Macromolecules at Interfaces

University dissertation from Uppsala : Acta Universitatis Upsaliensis

Abstract: In this thesis, the structure and stability of globular proteins adsorbed onto nanometer-sized hydrophilic silica particles were investigated using differential scanning calorimetry (DSC), hydrogen/deuterium exchange (HDX), and mass spectrometry (MS). The adsorption process itself was characterized with fluorescence and absorption spectroscopy and surface plasmon resonance (SPR). The combination of these methods offered a unique insight into adsorption-induced changes within proteins related to their adsorption characteristics. DSC contributed with thermodynamic information on the overall structural stability within the protein population. HDX in combination with MS contributed information on the structure and stability of adsorbed proteins with focus on changes within the secondary structure elements.
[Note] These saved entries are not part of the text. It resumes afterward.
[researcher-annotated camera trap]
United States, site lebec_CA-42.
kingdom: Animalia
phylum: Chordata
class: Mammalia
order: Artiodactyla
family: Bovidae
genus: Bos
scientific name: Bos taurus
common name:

In order to increase the structural resolution in this part of the investigation, proteolysis was performed prior to the MS analyzing step. Knowledge on the protein adsorption process was utilized in a practical approach called ligand fishing. In this approach, SPR was used to monitor the chip-based affinity purification of a protein with MS used for protein identification.Adsorption isotherms revealed that electrostatic interactions play an important role in the adsorption of proteins to hydrophilic surfaces. DSC investigation revealed that the thermal stability of proteins reduces with increasing electrostatic attraction between the protein and the surface and that this effect diminishes at higher surface coverage. The mass-increase due to exchange between protein hydrogen atoms and deuterium atoms in solution was investigated as a function of time. This gave insight into adsorption-induced changes in the structural stability of proteins. By combining DSC and HDX-MS, it was possible to differentiate between adsorption-induced changes in the secondary and tertiary structure. Additionally, if limited proteolysis was performed, the investigations gave insight into the orientation and protein segment specific changes in the stability of proteins adsorbed to silica surfaces. The adsorption of proteins to silica particles also provided the basis for a new experimental design that allows handling of minute amounts of proteins in a ligand fishing application, as used in the field of functional proteomics.